> **Tugas yang Dikerjakan**:
**1.** Menurut kutipan tentang Sunan Kuning, siapa nama asli tokoh Sunan Kuning?
**2.** Terjemahkan kalimat "Padahal, komplek Sunan Kuning merupakan kawasan bernama Argorejo." dari kutipan tentang Sunan Kuning ke dalam bahasa Inggris.
**3.** Ketik ulang bagian kutipan tentang Sunan Kuning yang diawali kata-kata "Menelusuri Jejak Sunan" dan diakhiri "alias Sunan Kuning.".

Menelusuri Jejak Sunan Kuning, Ulama China di Semarang
- VIVA.co.id/Dwi Royanto
VIVA.co.id – Sebutan Sunan Kuning, tentu telah melegenda di benak masyarakat Kota Semarang. Namun, ironisnya nama tokoh ulama penyebar Islam itu justru 'tercoreng', karena dipahami sebagai sebuah lokalisasi terbesar di ibu kota Jawa Tengah tersebut.
Sunan Kuning diinterpretasikan sebagai sebuah kawasan yang terletak di kelurahan Kalibanteng Kidul, Semarang Barat. Namun, karena di kawasan itu terdapat puluhan kompleks hiburan malam yang berdiri sejak 1966 silam, orang akrab menyebut lokalisasi itu dengan sebutan "SK", alias Sunan Kuning.
Namun, kemasyhuran Sunan Kuning sebagai kawasan bisnis esek-esek membuat orang lupa tentang siapa sebenarnya tokoh Sunan Kuning itu sendiri. Padahal, komplek Sunan Kuning merupakan kawasan bernama Argorejo. Lebih tepatnya, komplek Resosialisasi Argorejo.
Lalu, siapa sebenarnya Sunan Kuning?
Sebutan Sunan, biasanya disematkan bagi tokoh Wali Songo yang menyebarkan Islam di Nusantara. Sunan Kuning sebenarnya bernama Soen Ang Ing.

Kutipan dari set data spasial
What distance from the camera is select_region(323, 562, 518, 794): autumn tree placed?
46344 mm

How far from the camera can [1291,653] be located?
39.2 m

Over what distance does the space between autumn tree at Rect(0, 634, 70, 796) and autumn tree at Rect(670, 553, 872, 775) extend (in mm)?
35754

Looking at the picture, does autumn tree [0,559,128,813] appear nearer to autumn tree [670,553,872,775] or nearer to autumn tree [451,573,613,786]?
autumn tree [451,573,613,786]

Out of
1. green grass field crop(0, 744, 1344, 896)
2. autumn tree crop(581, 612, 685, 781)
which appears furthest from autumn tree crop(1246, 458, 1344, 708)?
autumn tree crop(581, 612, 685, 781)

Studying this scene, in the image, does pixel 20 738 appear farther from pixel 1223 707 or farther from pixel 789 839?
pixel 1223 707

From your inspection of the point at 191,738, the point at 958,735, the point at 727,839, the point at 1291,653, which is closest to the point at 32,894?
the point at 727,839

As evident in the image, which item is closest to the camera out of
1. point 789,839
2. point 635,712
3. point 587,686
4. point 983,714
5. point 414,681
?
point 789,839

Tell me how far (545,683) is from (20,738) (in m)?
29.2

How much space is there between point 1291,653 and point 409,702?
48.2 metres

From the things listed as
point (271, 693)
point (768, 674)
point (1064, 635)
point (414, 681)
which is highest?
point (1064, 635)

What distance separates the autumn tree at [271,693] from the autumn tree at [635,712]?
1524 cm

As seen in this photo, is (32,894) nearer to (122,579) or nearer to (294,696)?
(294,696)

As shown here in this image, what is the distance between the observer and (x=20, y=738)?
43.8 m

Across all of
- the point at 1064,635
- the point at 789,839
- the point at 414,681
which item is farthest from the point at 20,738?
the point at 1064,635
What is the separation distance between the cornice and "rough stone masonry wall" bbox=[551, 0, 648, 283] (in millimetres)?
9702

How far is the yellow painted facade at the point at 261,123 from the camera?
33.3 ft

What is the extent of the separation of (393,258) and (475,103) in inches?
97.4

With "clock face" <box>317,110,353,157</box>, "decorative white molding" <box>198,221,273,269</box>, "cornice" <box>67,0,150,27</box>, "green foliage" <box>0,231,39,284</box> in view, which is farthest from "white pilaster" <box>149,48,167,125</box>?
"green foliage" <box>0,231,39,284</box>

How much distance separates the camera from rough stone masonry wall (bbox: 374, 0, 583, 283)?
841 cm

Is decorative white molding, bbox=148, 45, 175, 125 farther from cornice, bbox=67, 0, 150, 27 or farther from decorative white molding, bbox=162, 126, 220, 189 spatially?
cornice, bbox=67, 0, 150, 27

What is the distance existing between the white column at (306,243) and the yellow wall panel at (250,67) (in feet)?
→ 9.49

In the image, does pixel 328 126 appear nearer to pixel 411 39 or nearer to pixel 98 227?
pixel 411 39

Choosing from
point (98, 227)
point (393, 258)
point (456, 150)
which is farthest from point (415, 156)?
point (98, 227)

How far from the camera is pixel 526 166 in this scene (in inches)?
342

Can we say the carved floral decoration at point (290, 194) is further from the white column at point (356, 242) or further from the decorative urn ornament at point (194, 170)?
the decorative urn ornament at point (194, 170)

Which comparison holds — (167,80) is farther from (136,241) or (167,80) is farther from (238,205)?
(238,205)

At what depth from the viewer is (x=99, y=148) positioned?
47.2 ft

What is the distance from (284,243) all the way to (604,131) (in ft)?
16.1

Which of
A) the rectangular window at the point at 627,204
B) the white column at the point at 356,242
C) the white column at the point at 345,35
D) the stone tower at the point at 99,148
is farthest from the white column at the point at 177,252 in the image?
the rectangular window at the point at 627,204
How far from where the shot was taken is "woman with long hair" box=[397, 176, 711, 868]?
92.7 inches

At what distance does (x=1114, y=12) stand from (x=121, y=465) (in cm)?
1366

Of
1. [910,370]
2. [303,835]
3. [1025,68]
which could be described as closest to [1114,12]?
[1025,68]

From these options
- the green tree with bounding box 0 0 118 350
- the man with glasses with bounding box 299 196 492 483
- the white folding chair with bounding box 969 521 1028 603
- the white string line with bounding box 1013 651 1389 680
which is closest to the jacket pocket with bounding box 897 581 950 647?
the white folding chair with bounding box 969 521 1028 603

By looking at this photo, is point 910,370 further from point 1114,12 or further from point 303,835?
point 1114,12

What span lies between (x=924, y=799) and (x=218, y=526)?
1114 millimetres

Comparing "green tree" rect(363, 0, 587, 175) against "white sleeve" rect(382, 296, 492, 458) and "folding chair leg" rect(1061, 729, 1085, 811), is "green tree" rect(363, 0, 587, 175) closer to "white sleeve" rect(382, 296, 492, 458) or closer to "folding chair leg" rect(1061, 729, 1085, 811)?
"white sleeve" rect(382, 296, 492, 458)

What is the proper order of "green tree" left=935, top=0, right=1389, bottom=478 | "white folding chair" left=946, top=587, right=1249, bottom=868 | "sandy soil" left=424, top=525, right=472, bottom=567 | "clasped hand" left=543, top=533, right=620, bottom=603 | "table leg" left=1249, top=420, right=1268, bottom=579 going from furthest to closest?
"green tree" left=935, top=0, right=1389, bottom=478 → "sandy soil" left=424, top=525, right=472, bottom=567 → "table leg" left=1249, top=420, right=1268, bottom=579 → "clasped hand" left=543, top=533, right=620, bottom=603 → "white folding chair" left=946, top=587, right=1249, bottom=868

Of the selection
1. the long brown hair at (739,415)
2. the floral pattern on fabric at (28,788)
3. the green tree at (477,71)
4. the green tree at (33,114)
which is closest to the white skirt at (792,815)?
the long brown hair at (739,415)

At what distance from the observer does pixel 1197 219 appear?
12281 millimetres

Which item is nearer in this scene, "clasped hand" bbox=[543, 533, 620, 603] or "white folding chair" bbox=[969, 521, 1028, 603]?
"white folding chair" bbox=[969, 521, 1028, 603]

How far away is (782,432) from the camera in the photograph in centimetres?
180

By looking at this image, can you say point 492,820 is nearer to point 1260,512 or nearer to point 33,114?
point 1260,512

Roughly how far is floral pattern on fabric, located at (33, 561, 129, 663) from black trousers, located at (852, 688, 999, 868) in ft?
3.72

> **Jawaban Tiap Tugas**:
**1.** Soen Ang Ing.

**2.** In fact, the Sunan Kuning complex is an area called Argorejo.

**3.**
Menelusuri Jejak Sunan Kuning, Ulama China di Semarang
- VIVA.co.id/Dwi Royanto
VIVA.co.id – Sebutan Sunan Kuning, tentu telah melegenda di benak masyarakat Kota Semarang. Namun, ironisnya nama tokoh ulama penyebar Islam itu justru 'tercoreng', karena dipahami sebagai sebuah lokalisasi terbesar di ibu kota Jawa Tengah tersebut.
Sunan Kuning diinterpretasikan sebagai sebuah kawasan yang terletak di kelurahan Kalibanteng Kidul, Semarang Barat. Namun, karena di kawasan itu terdapat puluhan kompleks hiburan malam yang berdiri sejak 1966 silam, orang akrab menyebut lokalisasi itu dengan sebutan "SK", alias Sunan Kuning.